For the Twelve Month Period Ending March 2015
This report is based on a survey of REALTORS® about existing home sales to resident and non-resident foreigners over the time period April 2014 through March 2015.
- Approximately 209,000 houses are estimated to have been sold to foreign buyers over the time period, approximately four percent of total Existing Home Sales.
- The total foreign sales dollar volume is estimated at $104 billion, approximately eight percent of total Existing Home Sales dollar volume.
- Foreign clients are an upscale group of buyers, paying on average nearly $500,000 for a house, compared to the overall U.S. average house price of about $256,000.
- Sales to foreigners are split between resident and non-resident purchasers. Resident foreigners may be in the U.S. for business, educational, or other purposes.
- Non-resident foreigners are typically looking for a vacation or investment property.
- Five countries accounted for 51 percent of purchases by foreigners: Canada, China, Mexico, India, and the United Kingdom.
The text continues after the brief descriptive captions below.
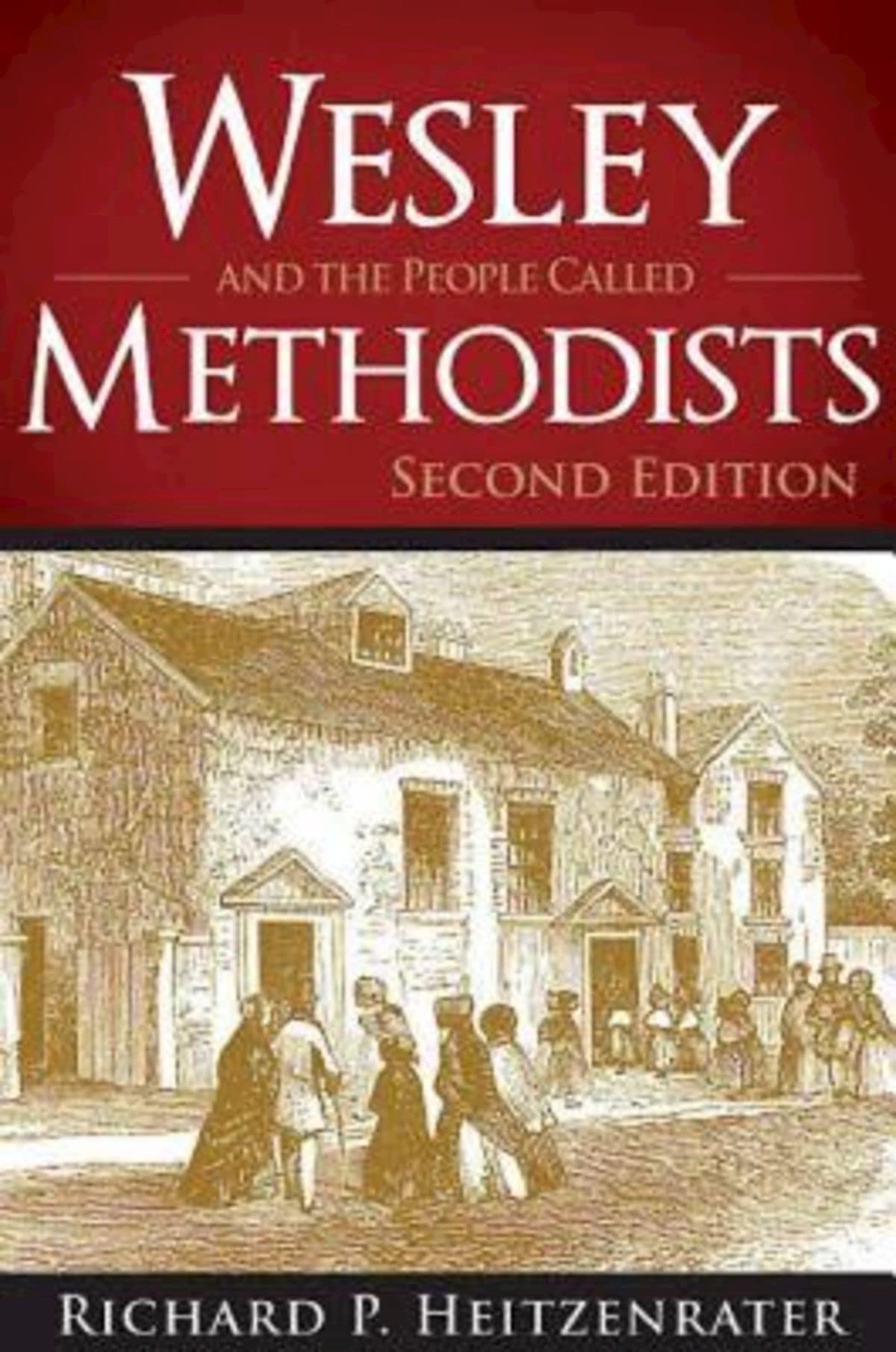 Wesley and the People Called Methodists: Second Edition,New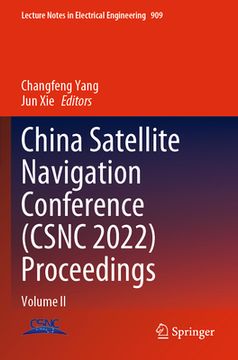 portada China Satellite Navigation Conference (Csnc 2022) Proceedings: Volume II (en Inglés)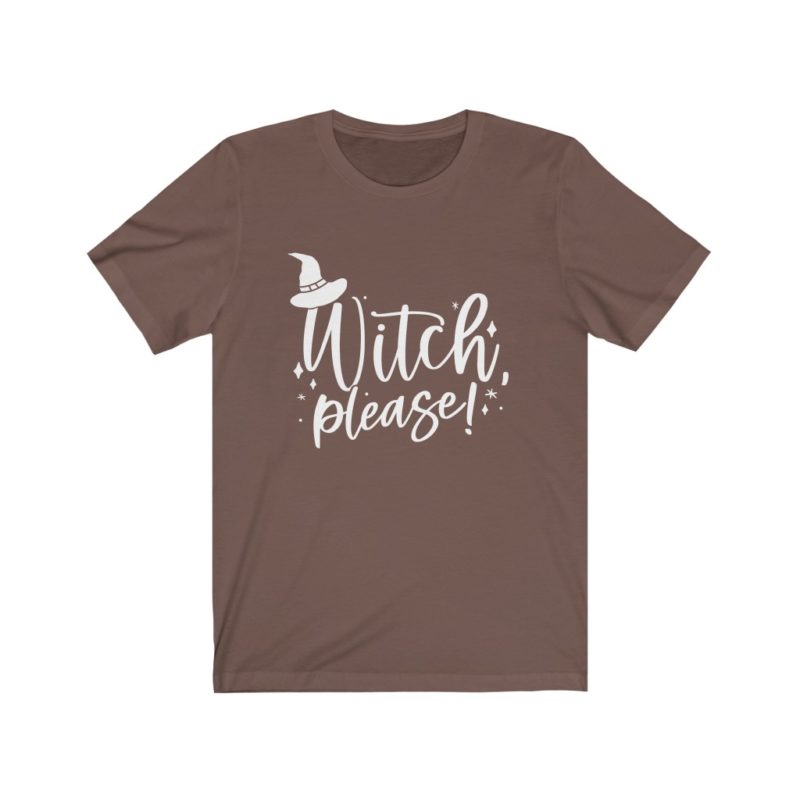 Witch Please! - Unisex Jersey Short Sleeve Tee - Image 5
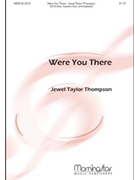 Were You There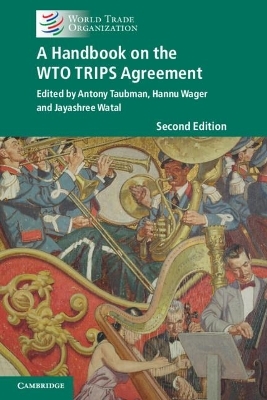 A Handbook on the WTO TRIPS Agreement - 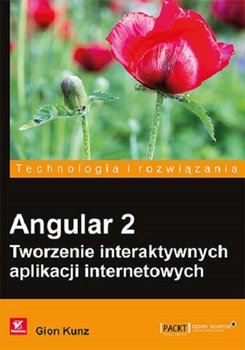 Angular 2. Tworzenie interaktywnych aplikacji internetowych - Gion Kunz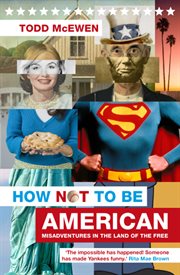 How not to be American : misadventures in the land of the free cover image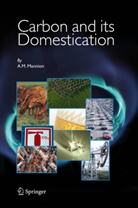 A M Mannion, A. M. Mannion, A.M. Mannion - Carbon and Its Domestication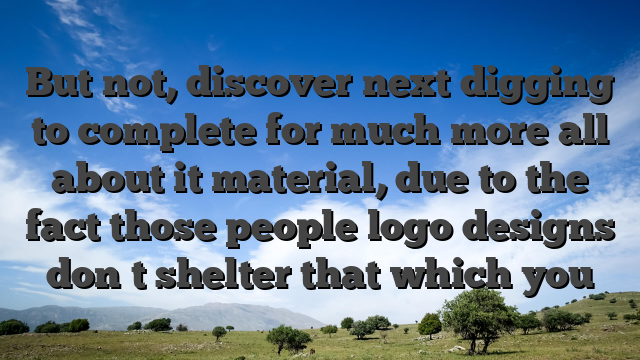 But not, discover next digging to complete for much more all about it material, due to the fact those people logo designs don�t shelter that which you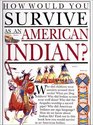 How Would You Survive As an American Indian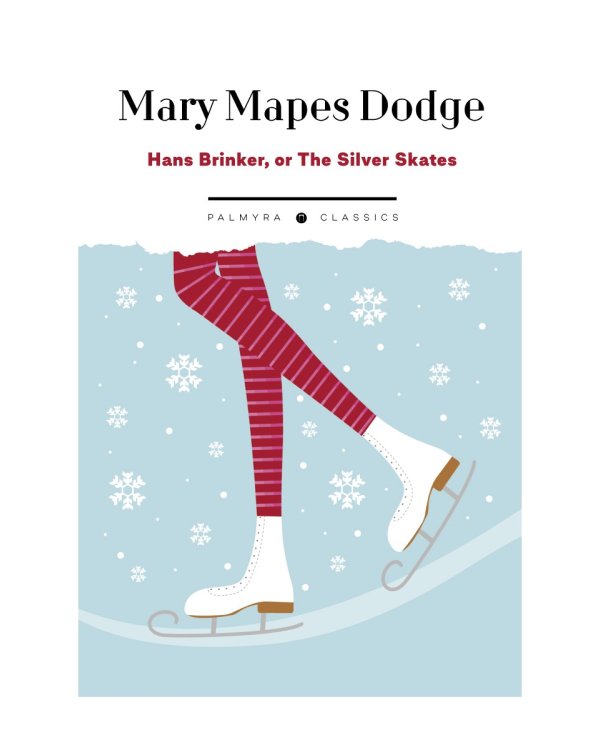 Hans Brinker: Or The Silver Skates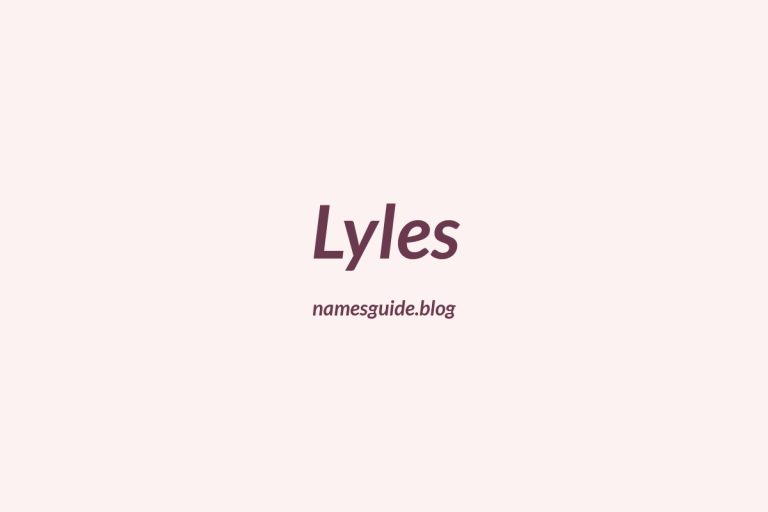 Origin and Meaning of Last Name Lyles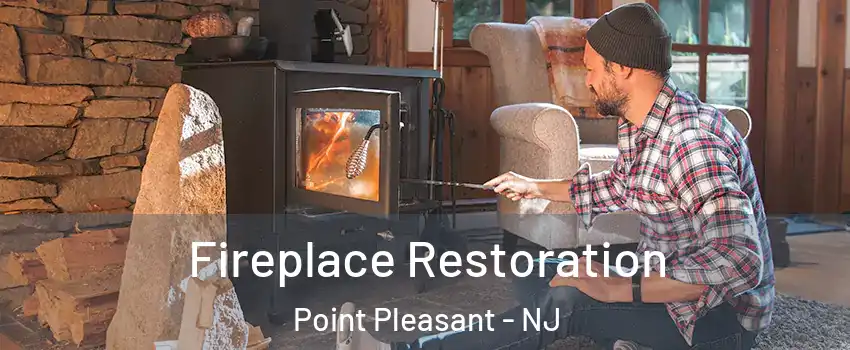  Fireplace Restoration Point Pleasant - NJ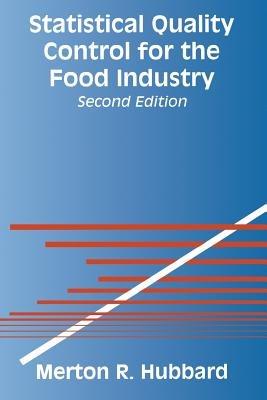 Statistical Quality Control for the Food Industry - Merton Hubbard - cover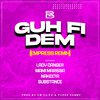 Big Zeeks - GUH FI DEM (Empress Remix)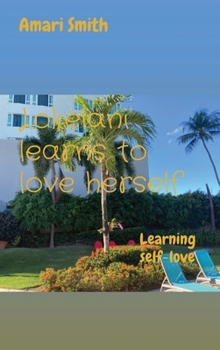 Hardcover Lokelani learns to love herself: Learning self-love Book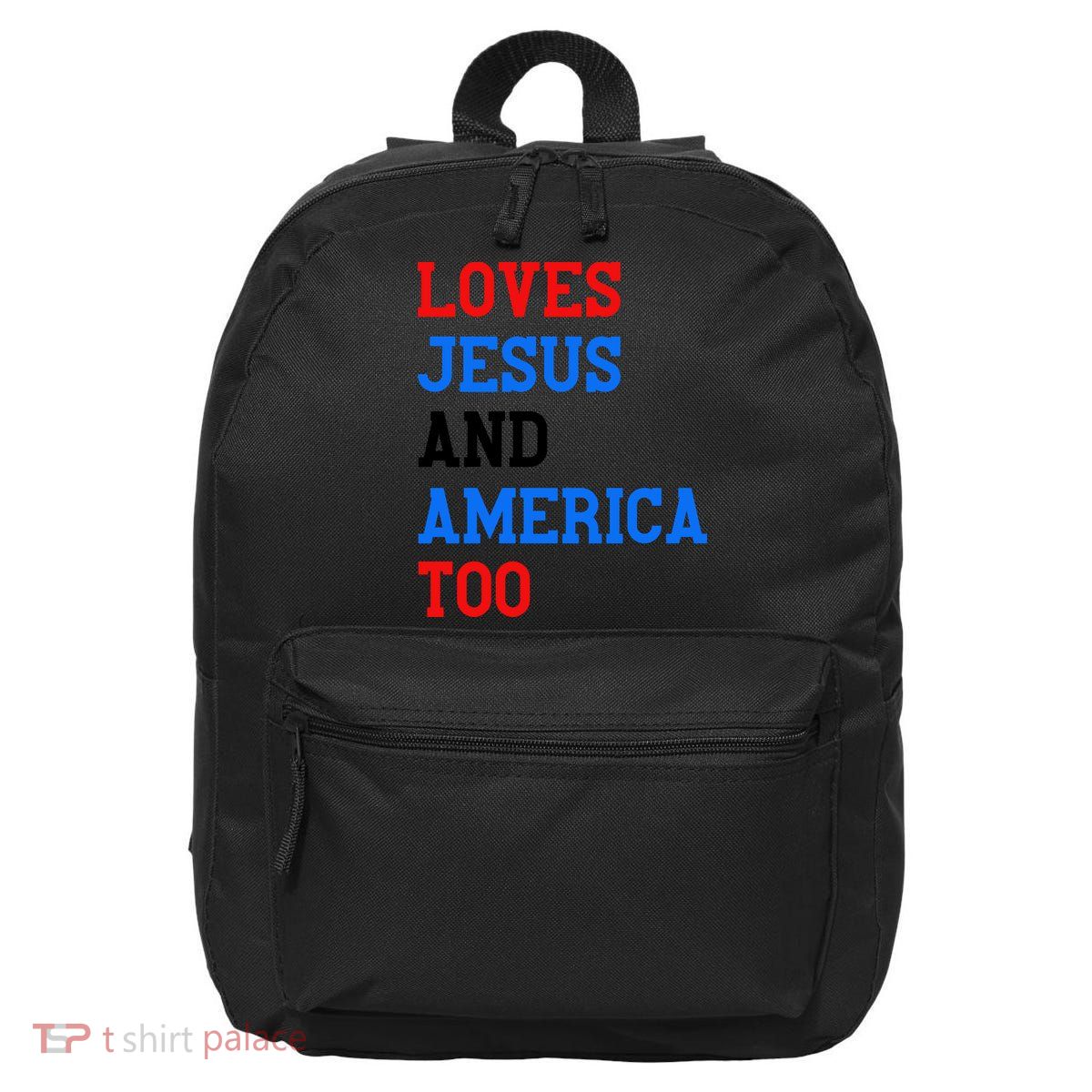 Loves Jesus And America Too 4th Of July 16 in Basic Backpack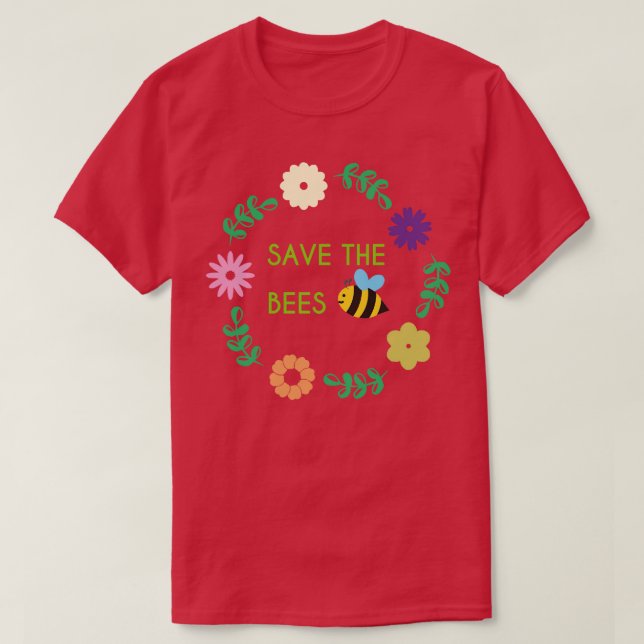 Save The Bees Statement T-Shirt (Design Front)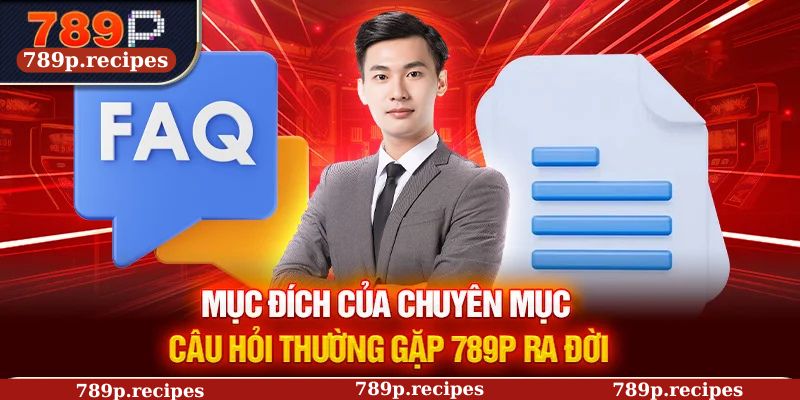 Mục đích của chuyên mục câu hỏi thường gặp 789P ra đời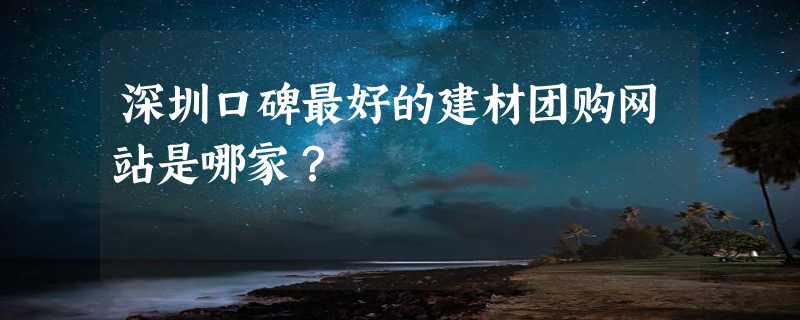 深圳口碑最好的建材团购网站是哪家？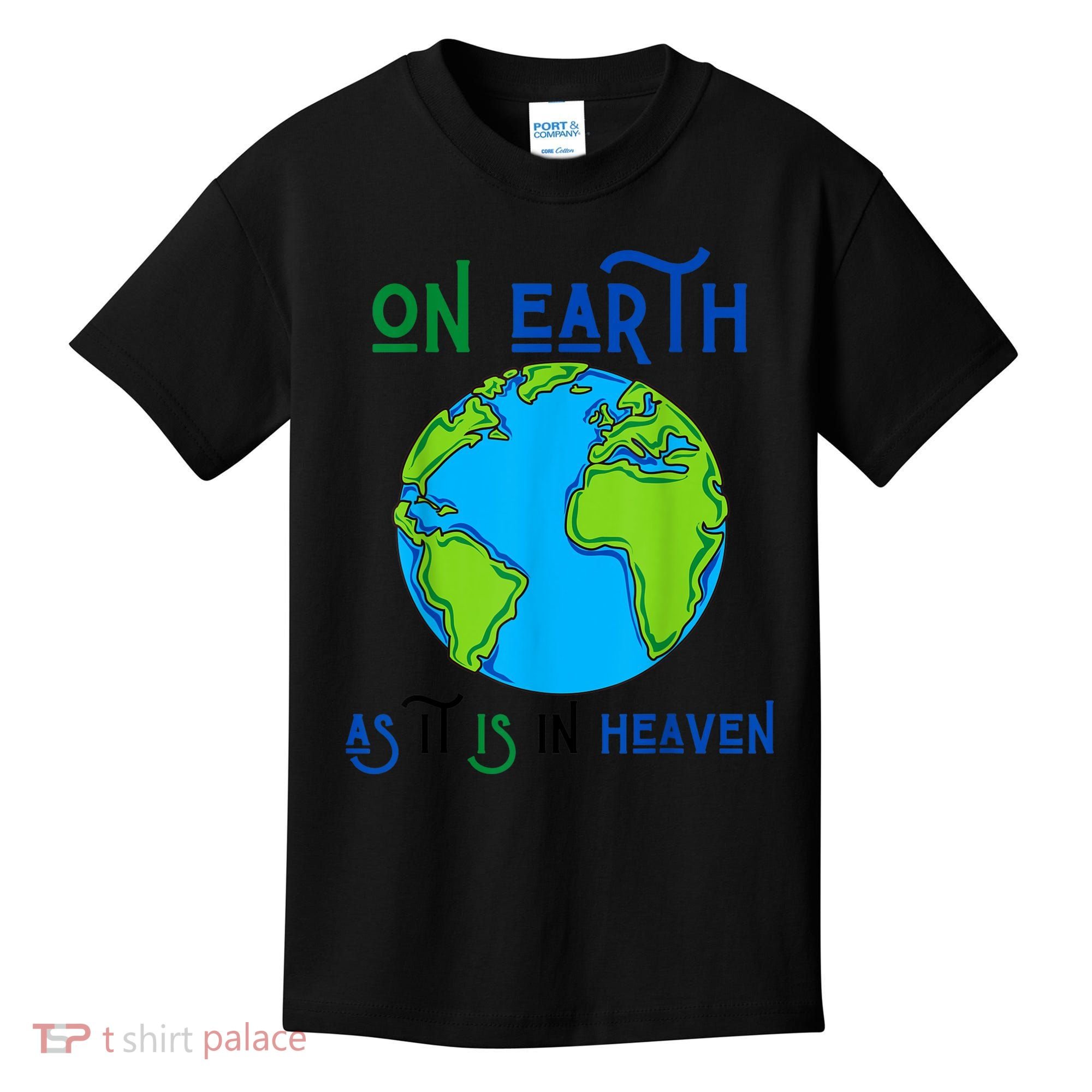 Earth Day On Earth As It Is In Heaven God Planet Love World Kids T-Shirt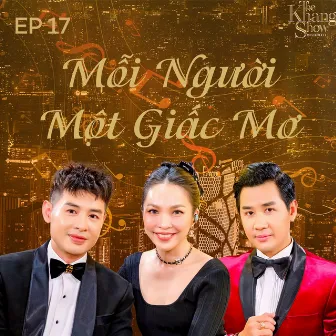 The Khang Show (EP17 Mỗi Người Một Giấc Mơ) by Host Nguyên Khang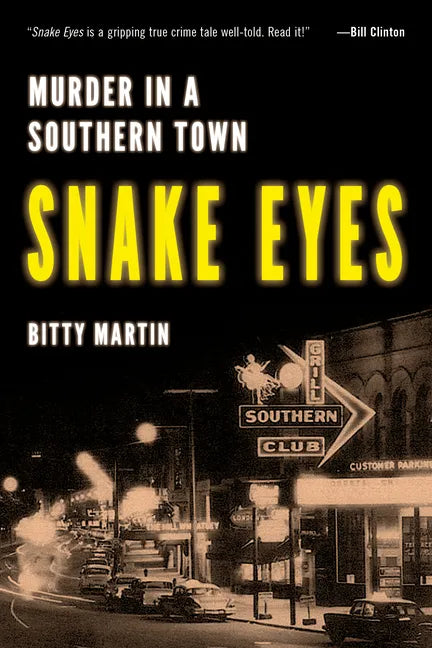 Snake Eyes: Murder in a Southern Town - Hardcover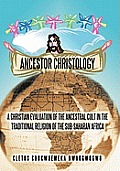 Ancestor Christology: A Christian Evaluation of the Ancestral Cult in the Traditional Religion of the Sub-Saharan Africa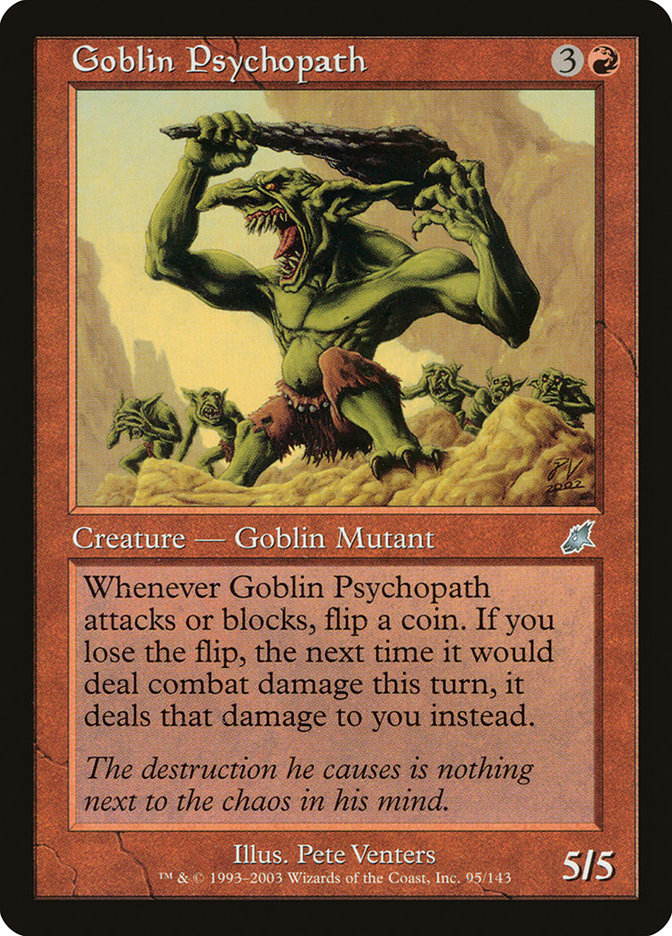 Goblin Psychopath [Scourge] (SCG 95)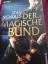 Stan Nicholls: Der magische Bund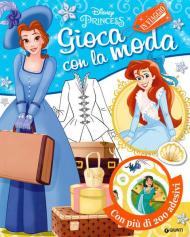 In viaggio. Disney princess. Gioca con la moda. Con adesivi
- Although foreigners purchased property nationwide, four states accounted for 50 percent of international sales: Florida, California, Texas, and Arizona.
- The bulk of purchases by international clients were all-cash, accounting for approximately 55 percent of reported foreign transactions. Mortgage financing tends to be a major problem for non-resident international clients due to financial profiles that are different in some cases from those normally received by the financial institution from domestic residents.
- The percentage of REALTOR® respondents who reported working with international clients in the 12 months ending March 2015 increased by seven percent over the previous year.